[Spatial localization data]

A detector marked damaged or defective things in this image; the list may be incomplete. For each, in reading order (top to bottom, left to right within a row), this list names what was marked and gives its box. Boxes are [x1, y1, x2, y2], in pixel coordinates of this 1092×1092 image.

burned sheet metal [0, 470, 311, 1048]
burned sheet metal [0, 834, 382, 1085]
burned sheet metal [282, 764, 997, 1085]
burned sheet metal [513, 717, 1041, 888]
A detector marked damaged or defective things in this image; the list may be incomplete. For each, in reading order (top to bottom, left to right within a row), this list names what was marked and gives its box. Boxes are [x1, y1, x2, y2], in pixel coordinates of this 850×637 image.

* * *

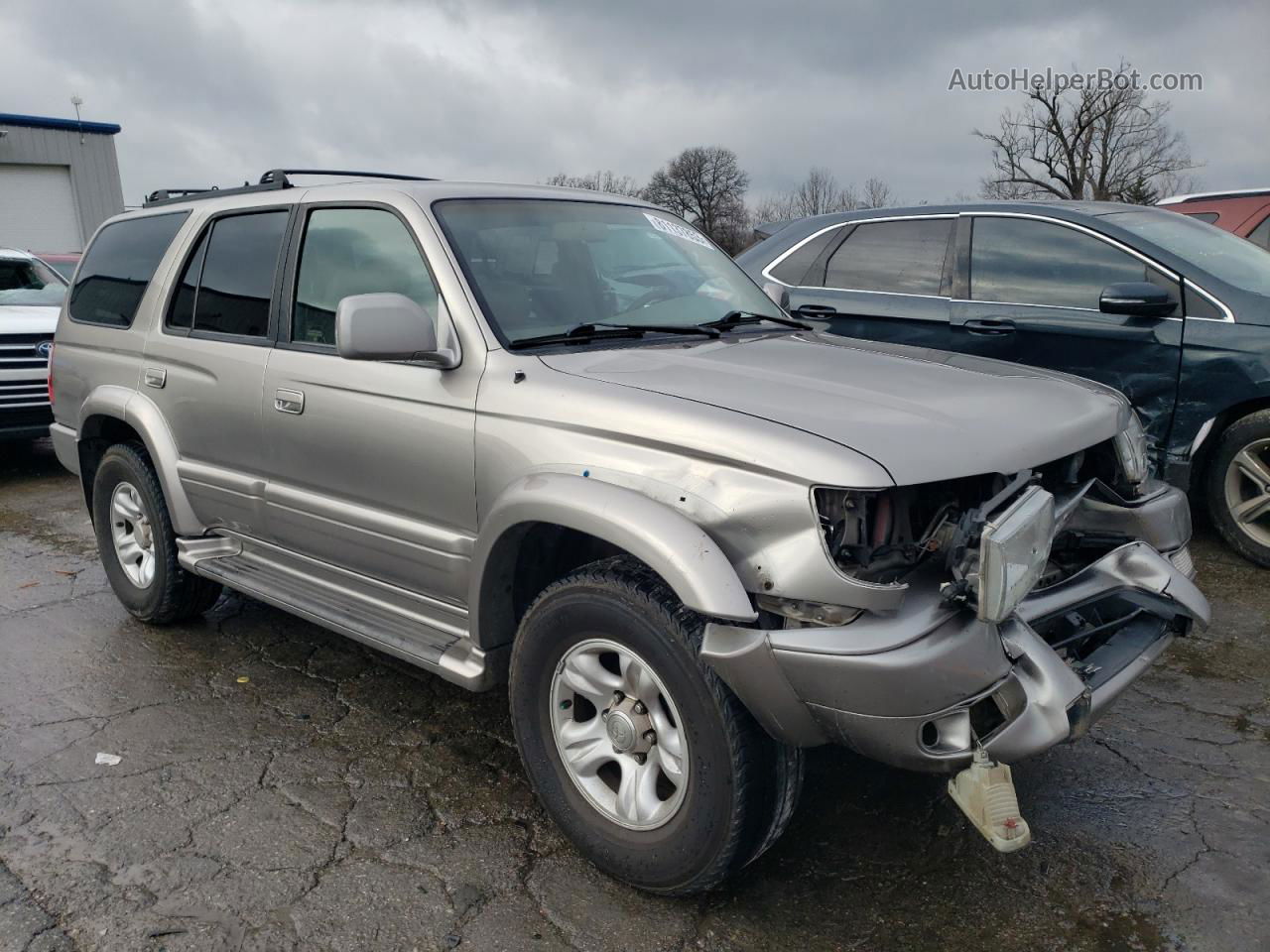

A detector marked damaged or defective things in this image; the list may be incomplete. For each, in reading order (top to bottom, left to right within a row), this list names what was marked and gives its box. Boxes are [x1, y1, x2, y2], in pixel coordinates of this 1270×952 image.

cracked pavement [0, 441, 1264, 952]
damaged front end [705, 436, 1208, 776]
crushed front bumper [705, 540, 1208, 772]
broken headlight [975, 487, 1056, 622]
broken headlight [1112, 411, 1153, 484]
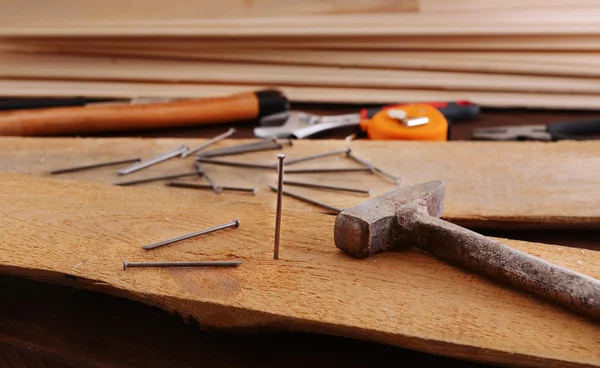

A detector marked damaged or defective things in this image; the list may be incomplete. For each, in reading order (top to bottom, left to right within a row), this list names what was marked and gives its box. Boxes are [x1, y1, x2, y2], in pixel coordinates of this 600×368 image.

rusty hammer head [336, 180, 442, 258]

▸ Work instructions
Above are the records; repeat exactly the lines from the one holding "this 1092×1092 image." down to the one holding "this 850×637 image.", end lines included.

▸ Answer for this exercise
A detector marked damaged or defective things in this image; the list may be incomplete. For each, in reading order (top to bottom, left to right within a row), this list names what was marked and gives its box. Boxes are [x1, y1, x2, y2], in pixel coordinates of this 1092×1092 image.

burned sheet metal [0, 470, 311, 1048]
burned sheet metal [0, 834, 382, 1085]
burned sheet metal [282, 764, 997, 1085]
burned sheet metal [513, 717, 1041, 888]
A detector marked damaged or defective things in this image; the list may be incomplete. For each, in reading order (top to bottom, left to right within a row), this list names what was marked and gives its box. Boxes are [x1, y1, x2, y2], in pixel coordinates of this 850×637 image.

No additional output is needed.